Ebook Info
- Published: 1991
- Number of pages: 204 pages
- Format: PDF
- File Size: 6.84 MB
- Authors: Ian Charles Harris
Description
In the past European scholars have tended to treat both Madhyamaka and Yogācāra as separate and fundamentally opposed trends in Mahāyāna Buddhist thought.Drawing heavily on early textual evidence this work questions the validity of such a “Mahāyāna schools” hypothesis.By down-playing the late commentorial traditions, the author attempts a general reappraisal of the epistemological and ontological writings of Nagarjuna, Asanga and Vasubandhu. He concludes that the overlap in all areas of doctrine is significant, but particularly with respect to the teachings on the levels of truth, the enlightened and unenlightened states, the status of language and the nature of reality.It is hoped that such investigations may provide the basis for a new theory on the proliferation of Indian Mahāyāna Buddhism as an organic process of assimilation to new audiences, and specific contemporary problems, rather than in the more schismatic manner favoured by past researchers.
User’s Reviews
Reviews from Amazon users which were colected at the time this book was published on the website:
⭐This book does a great service to those of us who have been struggling with the elusive Nagarjuna. It reveals the depth of his roots in early Buddhist tradition (building on and correcting the work of A.K. Warder and David Kalupahana) and allows his works to be read as a vibrant repristination of basic Buddhist insight. Particularly interesting is the account of the early Buddhist antecedents of Nagarjuna’s formulation of the two truths theory (conventional and ultimate truth). Harris also shows how close were the Yogacara (mind-only) and Madhyamaka (emptiness) traditions and how inapposite is the later labeling of them as rival “schools.” He blames many of the distortions in our view of Nagarjuna on his most famous commentator Candrakirti, whom he accuses of radicalizing the contrast of the two truths at the expense of conventional truth (pp. 116-17). Candrakirti accuses Yogacara of absolutizing a conventional doctrine (which he has no quarrel with as such), but Harris claims that the Yogacarins “actually agree with him that all dogmas must be, by definition, non-ultimate” (p. 164). Candrakirti’s sparring-partner Bhavaviveka attacks Yogacara from the opposite angle, accusing it of devaluing conventional reality; this again misses the substantial overlap of the Madhyamaka and Yogacara traditions.

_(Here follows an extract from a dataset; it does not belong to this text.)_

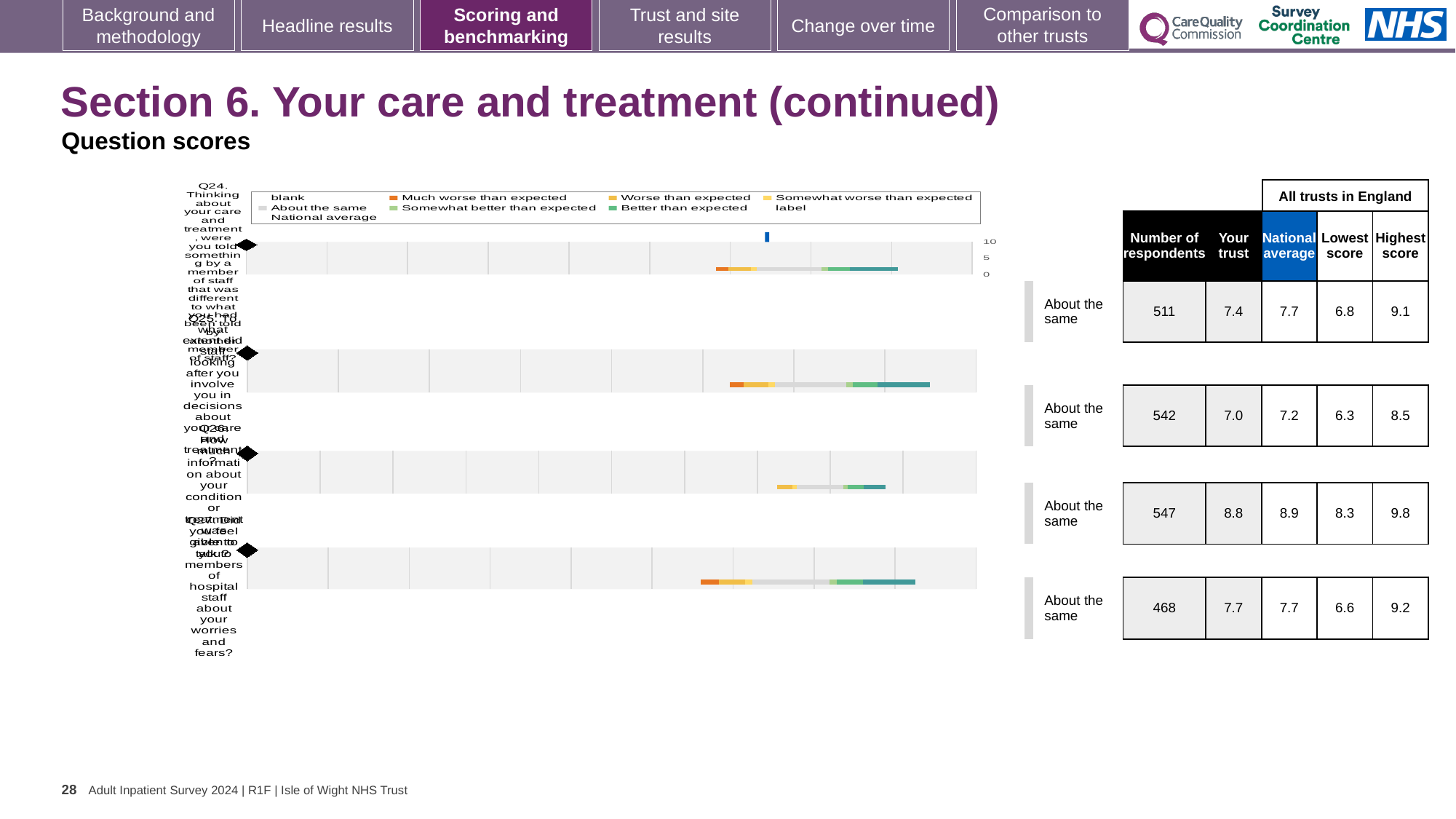
What is the lowest score among all trusts in England for Q26? 8.3 What benchmark category is shown for Q27? About the same Which is larger for Q25: the trust score or the national average? National average Which question has the highest 'Your trust' score? Q26 How many respondents answered Q26 (the third row)? 547 What is the 'Your trust' score for Q24 (the first row)? 7.4 How many questions (rows) are plotted in the chart? 4 What is the difference between the national average and the trust score for Q24? 0.3 What kind of chart is used to show the question scores? bar chart What is the highest score among all trusts in England for Q27 (the fourth row)? 9.2 Which question has the lowest 'Your trust' score? Q25 What is the national average for Q25 (the second row)? 7.2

Harris is a master of the sources, which he quotes and translates illuminatingly throughout. He evokes the realm of nirvana and emptiness, the quiescence of fabrications, in lucid pages that have “the savor of liberation.” He asserts that emptiness is a state of mind, not an ontological reality, and perhaps goes too far in this direction. He talks of ultimate reality as “an ontologically indeterminate existence realm” (p. 131), which is rather opaque and unhelpful diction. What he means is that it lies beyond the grasp of dualistic categories of being and non-being. (Alas, there are an appalling number of misprints, despite the high price of the book.)